● YOUR INSTRUCTIONS
Once you have checked the records that follow, state how many of their lines hold "Odocoileus", giving the number only.

● Items from a dataset
•••••

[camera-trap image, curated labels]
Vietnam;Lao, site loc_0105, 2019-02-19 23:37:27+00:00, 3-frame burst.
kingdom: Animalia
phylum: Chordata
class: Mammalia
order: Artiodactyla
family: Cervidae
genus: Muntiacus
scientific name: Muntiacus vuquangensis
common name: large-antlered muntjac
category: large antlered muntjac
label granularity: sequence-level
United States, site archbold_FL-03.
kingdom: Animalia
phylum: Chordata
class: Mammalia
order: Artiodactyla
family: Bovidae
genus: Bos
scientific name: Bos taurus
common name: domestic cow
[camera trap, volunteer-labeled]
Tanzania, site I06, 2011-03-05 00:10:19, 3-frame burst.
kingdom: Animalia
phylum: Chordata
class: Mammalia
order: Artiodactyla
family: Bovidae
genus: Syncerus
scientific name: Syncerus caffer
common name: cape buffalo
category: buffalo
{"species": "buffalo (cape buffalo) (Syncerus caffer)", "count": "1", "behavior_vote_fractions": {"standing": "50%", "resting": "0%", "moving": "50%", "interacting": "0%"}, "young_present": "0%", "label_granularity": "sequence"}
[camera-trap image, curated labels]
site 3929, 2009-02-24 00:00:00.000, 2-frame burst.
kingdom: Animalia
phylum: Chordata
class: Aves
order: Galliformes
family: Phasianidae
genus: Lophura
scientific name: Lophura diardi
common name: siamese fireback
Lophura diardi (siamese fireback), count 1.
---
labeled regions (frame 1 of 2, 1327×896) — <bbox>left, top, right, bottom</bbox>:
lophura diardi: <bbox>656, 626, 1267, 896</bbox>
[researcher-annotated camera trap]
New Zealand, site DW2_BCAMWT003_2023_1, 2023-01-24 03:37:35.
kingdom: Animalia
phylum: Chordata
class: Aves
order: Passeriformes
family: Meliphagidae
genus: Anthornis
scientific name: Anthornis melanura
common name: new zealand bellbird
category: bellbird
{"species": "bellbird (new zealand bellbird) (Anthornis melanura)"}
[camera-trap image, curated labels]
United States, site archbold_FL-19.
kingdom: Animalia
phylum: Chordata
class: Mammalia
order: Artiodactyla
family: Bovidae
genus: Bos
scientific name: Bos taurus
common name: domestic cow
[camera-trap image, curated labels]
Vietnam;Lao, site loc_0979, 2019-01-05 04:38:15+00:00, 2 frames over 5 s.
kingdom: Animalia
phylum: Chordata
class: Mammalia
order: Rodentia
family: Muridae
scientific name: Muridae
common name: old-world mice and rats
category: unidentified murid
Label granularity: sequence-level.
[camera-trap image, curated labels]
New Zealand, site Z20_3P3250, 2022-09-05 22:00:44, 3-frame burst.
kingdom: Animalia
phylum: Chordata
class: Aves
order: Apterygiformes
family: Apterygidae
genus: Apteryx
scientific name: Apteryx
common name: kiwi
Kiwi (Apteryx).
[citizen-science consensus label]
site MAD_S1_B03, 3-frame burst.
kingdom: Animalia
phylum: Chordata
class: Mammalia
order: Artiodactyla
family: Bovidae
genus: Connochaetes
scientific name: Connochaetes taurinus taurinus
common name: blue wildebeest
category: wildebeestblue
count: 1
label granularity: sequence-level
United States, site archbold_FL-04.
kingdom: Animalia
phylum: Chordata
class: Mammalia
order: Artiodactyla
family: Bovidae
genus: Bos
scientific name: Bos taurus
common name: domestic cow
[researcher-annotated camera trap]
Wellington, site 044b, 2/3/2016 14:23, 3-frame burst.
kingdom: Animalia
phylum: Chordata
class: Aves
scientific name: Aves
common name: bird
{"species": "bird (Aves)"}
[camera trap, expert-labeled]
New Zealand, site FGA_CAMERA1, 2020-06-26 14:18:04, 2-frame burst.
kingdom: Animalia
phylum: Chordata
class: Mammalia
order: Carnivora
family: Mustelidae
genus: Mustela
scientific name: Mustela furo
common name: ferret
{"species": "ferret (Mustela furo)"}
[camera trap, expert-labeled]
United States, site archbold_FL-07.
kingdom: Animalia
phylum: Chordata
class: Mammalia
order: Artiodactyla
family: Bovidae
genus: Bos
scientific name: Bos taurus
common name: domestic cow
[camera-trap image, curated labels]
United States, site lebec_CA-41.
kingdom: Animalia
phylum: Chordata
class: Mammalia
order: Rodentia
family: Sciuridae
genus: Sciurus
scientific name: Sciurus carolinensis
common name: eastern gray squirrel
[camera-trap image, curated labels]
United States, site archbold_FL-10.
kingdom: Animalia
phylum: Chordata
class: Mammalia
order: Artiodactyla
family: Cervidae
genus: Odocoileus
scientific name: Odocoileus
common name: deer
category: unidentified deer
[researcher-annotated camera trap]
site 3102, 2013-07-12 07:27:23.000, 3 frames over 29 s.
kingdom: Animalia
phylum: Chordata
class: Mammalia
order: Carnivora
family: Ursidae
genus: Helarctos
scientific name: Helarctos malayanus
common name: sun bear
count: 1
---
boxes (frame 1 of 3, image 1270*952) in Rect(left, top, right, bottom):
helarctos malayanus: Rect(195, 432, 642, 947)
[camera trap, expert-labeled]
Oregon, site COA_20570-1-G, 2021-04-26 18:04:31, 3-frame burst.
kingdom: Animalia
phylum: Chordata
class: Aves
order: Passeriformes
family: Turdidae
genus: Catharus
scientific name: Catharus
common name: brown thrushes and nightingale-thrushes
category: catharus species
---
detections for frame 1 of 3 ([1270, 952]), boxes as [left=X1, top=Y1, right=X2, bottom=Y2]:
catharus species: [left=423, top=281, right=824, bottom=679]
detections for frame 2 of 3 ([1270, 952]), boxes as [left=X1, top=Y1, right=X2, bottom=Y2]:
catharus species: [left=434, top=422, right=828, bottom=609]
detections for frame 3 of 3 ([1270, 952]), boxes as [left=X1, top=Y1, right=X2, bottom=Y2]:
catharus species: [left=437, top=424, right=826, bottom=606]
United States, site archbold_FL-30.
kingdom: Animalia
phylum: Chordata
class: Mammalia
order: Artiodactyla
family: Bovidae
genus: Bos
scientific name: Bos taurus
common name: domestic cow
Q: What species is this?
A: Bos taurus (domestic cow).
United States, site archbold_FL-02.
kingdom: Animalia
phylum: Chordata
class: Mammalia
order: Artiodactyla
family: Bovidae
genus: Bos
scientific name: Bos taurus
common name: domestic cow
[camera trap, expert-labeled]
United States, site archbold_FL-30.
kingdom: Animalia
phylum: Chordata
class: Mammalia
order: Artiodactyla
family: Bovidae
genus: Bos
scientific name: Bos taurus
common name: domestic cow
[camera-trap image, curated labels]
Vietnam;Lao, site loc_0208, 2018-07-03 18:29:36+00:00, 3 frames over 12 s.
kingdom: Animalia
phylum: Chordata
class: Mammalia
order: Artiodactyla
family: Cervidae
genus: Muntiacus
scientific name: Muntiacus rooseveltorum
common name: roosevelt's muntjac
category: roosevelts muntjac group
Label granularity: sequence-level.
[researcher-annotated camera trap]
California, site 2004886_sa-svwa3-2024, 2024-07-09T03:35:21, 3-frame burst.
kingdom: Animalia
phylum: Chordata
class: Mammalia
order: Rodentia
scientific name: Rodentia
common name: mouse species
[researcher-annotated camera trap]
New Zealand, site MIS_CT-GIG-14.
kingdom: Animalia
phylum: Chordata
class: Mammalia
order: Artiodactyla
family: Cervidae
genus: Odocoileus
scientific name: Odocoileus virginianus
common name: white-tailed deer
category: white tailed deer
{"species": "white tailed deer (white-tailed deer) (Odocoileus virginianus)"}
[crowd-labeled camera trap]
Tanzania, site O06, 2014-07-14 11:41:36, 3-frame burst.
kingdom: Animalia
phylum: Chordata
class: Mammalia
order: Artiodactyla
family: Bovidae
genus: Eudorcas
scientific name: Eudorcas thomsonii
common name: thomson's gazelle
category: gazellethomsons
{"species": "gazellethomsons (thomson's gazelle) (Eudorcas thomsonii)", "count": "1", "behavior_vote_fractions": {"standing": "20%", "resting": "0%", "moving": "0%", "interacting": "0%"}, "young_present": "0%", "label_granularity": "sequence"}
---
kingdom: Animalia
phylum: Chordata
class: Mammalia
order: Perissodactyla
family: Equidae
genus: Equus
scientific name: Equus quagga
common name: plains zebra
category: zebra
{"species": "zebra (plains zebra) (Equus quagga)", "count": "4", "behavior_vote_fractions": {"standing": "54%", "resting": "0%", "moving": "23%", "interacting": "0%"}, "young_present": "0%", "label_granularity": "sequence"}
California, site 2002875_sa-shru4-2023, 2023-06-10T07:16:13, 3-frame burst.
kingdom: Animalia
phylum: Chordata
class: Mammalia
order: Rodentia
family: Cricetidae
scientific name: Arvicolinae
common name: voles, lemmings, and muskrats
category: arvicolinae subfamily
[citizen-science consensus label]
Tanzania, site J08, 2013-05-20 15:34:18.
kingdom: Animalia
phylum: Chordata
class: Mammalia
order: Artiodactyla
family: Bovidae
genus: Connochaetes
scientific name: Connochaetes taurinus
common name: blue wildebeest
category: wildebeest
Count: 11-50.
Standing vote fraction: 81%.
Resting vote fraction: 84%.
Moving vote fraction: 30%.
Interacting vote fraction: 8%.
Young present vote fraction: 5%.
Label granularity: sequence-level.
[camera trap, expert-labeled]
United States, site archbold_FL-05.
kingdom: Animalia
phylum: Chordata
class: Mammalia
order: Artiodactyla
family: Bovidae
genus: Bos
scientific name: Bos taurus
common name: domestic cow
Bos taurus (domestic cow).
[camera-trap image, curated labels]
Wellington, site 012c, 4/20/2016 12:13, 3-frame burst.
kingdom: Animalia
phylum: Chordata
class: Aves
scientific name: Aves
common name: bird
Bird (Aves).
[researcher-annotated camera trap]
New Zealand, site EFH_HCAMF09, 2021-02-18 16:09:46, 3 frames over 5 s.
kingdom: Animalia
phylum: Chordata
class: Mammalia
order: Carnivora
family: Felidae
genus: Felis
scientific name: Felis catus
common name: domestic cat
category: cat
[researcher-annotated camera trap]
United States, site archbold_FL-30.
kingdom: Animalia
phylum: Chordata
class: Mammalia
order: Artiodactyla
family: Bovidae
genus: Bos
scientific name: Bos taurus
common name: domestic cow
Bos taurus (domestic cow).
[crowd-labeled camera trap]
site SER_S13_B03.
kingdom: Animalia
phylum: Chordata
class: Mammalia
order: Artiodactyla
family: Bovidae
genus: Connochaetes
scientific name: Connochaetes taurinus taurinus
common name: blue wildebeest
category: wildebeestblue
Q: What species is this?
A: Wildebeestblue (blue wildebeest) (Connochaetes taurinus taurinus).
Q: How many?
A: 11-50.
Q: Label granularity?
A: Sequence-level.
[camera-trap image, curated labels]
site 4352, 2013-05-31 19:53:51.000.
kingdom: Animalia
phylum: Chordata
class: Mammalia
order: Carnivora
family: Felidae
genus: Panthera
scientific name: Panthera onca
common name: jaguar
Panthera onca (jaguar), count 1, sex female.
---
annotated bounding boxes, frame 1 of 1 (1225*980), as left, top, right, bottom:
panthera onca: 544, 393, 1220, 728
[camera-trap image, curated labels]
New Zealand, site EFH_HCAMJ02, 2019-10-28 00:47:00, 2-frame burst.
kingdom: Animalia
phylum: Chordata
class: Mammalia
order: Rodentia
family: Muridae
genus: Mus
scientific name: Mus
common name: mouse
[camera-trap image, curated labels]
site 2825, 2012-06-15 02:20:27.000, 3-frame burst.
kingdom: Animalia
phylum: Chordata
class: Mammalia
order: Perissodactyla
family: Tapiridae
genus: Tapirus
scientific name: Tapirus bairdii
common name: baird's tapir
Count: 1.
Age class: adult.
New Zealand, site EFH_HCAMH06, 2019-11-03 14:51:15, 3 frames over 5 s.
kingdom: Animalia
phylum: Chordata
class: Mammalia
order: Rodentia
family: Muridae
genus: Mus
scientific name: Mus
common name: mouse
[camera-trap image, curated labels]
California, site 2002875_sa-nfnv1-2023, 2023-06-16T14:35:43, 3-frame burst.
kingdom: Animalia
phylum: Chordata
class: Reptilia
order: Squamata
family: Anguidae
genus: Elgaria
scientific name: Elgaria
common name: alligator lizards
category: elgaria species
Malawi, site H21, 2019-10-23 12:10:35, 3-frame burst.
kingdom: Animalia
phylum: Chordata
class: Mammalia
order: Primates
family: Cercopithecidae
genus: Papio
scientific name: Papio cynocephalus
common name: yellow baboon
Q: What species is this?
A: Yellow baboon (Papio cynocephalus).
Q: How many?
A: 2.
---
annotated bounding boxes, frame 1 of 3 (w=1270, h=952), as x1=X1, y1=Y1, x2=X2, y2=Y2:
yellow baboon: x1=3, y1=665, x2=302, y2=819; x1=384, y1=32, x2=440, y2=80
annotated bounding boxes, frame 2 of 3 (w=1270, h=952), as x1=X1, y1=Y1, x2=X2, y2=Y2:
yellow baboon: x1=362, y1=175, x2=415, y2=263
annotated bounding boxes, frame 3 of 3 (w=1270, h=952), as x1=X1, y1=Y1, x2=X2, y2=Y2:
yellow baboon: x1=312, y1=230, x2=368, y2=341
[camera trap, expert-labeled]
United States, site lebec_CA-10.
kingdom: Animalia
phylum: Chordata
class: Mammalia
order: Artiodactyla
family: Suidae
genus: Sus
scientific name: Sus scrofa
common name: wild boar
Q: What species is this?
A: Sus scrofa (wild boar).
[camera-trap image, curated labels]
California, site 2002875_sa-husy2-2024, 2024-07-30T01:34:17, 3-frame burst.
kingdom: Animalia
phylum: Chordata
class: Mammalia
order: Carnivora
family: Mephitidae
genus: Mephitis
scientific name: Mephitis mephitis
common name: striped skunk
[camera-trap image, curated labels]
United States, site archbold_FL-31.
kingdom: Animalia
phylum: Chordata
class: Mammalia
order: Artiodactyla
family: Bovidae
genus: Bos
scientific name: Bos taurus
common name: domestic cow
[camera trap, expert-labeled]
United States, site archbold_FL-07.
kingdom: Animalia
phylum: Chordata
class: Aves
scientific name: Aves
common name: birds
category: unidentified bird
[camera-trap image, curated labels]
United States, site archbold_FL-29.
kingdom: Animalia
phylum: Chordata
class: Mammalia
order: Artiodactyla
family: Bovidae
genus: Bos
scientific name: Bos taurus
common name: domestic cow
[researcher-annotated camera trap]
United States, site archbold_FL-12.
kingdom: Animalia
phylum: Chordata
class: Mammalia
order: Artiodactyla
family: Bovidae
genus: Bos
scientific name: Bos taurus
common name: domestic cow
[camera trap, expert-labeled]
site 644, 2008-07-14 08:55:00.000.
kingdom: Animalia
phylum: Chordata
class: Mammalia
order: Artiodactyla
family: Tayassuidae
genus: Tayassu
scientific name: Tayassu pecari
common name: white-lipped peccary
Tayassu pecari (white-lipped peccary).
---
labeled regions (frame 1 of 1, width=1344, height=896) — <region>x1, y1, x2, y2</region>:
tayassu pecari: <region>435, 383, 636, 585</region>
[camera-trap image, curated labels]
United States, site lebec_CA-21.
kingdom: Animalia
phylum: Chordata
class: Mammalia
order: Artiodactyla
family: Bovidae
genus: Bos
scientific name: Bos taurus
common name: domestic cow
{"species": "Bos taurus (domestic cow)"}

•••••

● EXERCISE ANSWER
5